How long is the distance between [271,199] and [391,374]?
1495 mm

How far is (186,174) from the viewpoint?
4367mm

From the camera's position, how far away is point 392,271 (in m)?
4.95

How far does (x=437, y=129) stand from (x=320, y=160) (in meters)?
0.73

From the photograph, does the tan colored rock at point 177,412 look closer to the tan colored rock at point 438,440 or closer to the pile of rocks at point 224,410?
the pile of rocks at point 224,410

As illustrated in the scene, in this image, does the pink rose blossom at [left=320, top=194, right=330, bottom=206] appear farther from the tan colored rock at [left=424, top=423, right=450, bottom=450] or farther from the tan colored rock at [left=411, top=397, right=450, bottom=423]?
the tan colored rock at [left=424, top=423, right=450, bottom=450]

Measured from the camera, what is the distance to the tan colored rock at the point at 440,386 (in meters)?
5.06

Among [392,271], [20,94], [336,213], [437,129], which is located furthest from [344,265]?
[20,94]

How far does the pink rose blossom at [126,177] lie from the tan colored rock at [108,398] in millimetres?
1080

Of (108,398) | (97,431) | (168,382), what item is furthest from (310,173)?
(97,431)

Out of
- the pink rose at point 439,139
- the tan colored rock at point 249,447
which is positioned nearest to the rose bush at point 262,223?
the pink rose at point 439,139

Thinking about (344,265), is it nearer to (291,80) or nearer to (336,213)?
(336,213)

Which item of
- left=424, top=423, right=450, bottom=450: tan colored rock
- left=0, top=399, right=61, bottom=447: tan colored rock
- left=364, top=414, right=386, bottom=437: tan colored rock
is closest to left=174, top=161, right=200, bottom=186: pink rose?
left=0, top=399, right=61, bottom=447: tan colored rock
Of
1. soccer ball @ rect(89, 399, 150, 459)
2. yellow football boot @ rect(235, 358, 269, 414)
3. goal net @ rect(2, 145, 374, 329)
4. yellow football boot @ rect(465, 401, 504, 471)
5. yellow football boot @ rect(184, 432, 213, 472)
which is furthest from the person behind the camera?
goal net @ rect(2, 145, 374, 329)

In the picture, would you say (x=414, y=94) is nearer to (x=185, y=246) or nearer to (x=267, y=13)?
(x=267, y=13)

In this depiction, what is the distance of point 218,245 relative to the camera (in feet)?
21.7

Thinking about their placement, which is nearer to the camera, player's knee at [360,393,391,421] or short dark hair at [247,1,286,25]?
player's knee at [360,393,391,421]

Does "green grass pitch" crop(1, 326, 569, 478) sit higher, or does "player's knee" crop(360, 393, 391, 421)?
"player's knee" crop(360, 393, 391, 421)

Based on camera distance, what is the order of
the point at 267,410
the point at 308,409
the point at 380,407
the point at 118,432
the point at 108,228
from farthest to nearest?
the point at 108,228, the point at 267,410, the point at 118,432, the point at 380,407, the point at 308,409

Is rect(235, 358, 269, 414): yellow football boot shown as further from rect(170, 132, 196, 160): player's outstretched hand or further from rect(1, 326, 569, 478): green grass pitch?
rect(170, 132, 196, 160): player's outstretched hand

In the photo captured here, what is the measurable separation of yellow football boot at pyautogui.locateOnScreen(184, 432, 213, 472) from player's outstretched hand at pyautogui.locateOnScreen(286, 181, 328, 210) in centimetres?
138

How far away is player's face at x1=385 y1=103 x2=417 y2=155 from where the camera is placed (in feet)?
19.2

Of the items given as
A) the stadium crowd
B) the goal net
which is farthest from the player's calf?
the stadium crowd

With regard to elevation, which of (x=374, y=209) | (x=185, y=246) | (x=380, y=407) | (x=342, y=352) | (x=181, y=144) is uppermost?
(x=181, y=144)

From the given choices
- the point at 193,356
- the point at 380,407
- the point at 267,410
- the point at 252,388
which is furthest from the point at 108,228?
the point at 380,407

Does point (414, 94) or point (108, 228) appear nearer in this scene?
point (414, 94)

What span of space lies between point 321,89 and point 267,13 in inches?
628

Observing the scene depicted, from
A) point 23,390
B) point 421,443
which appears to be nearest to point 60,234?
----------------
→ PROBLEM DESCRIPTION
Restate every record exactly, leaving nothing out.

→ RESPONSE TO THE TASK
How long is the distance between [271,199] and [391,374]?
1495 mm

How far is (186,174) from the viewpoint?
4367mm

From the camera's position, how far away is point 392,271 (in m)?
4.95

How far does (x=437, y=129) stand from (x=320, y=160) (in meters)?
0.73

From the photograph, does the tan colored rock at point 177,412 look closer to the tan colored rock at point 438,440 or closer to the pile of rocks at point 224,410?
the pile of rocks at point 224,410

As illustrated in the scene, in this image, does the pink rose blossom at [left=320, top=194, right=330, bottom=206] appear farther from the tan colored rock at [left=424, top=423, right=450, bottom=450] or farther from the tan colored rock at [left=411, top=397, right=450, bottom=423]?
the tan colored rock at [left=424, top=423, right=450, bottom=450]

Measured from the camera, what is the distance to the tan colored rock at the point at 440,386 (in meters)?
5.06

Among [392,271], [20,94], [336,213], [437,129], which is located furthest from [344,265]?
[20,94]

How far does the pink rose blossom at [126,177] lie from the tan colored rock at [108,398] in millimetres?
1080

Of (108,398) | (97,431) | (168,382), what item is furthest from (310,173)?
(97,431)

Out of
- the pink rose at point 439,139
- the tan colored rock at point 249,447
which is positioned nearest to the rose bush at point 262,223?
the pink rose at point 439,139

Thinking about (344,265), is it nearer to (291,80) or nearer to (336,213)?
(336,213)

Which item of
- left=424, top=423, right=450, bottom=450: tan colored rock
- left=0, top=399, right=61, bottom=447: tan colored rock
- left=364, top=414, right=386, bottom=437: tan colored rock
is closest to left=174, top=161, right=200, bottom=186: pink rose?
left=0, top=399, right=61, bottom=447: tan colored rock
Of
1. soccer ball @ rect(89, 399, 150, 459)
2. yellow football boot @ rect(235, 358, 269, 414)
3. goal net @ rect(2, 145, 374, 329)
4. yellow football boot @ rect(465, 401, 504, 471)
5. yellow football boot @ rect(184, 432, 213, 472)
which is furthest from the person behind the camera?
goal net @ rect(2, 145, 374, 329)

In the picture, would you say (x=414, y=94) is nearer to (x=185, y=246) or nearer to (x=267, y=13)?
(x=267, y=13)

In this depiction, what is the distance of point 218,245 relative to the camera (in feet)?
21.7

Thinking about their placement, which is nearer to the camera, player's knee at [360,393,391,421] or short dark hair at [247,1,286,25]?
player's knee at [360,393,391,421]

Does "green grass pitch" crop(1, 326, 569, 478) sit higher, or does "player's knee" crop(360, 393, 391, 421)?
"player's knee" crop(360, 393, 391, 421)

Based on camera distance, what is the order of
the point at 267,410
the point at 308,409
the point at 380,407
the point at 118,432
the point at 108,228
from farthest to nearest?
the point at 108,228, the point at 267,410, the point at 118,432, the point at 380,407, the point at 308,409

Is rect(235, 358, 269, 414): yellow football boot shown as further from rect(170, 132, 196, 160): player's outstretched hand or further from rect(1, 326, 569, 478): green grass pitch?
rect(170, 132, 196, 160): player's outstretched hand

In the photo captured here, what is the measurable separation of yellow football boot at pyautogui.locateOnScreen(184, 432, 213, 472) from player's outstretched hand at pyautogui.locateOnScreen(286, 181, 328, 210) in centimetres?
138

How far away is player's face at x1=385 y1=103 x2=417 y2=155 from where the camera is placed (in feet)?
19.2

Of the items given as
A) the stadium crowd
B) the goal net
which is farthest from the player's calf?
the stadium crowd

With regard to elevation, which of (x=374, y=209) | (x=185, y=246) | (x=380, y=407) | (x=342, y=352) | (x=181, y=144) is uppermost?
(x=181, y=144)

From the given choices
- the point at 193,356
- the point at 380,407
- the point at 267,410
- the point at 252,388
which is furthest from the point at 108,228?
the point at 380,407

Does point (414, 94) or point (108, 228) appear nearer in this scene?
point (414, 94)

What span of space lies between point 321,89 and point 267,13 in inches?
628

Observing the scene depicted, from
A) point 23,390
B) point 421,443
which appears to be nearest to point 60,234?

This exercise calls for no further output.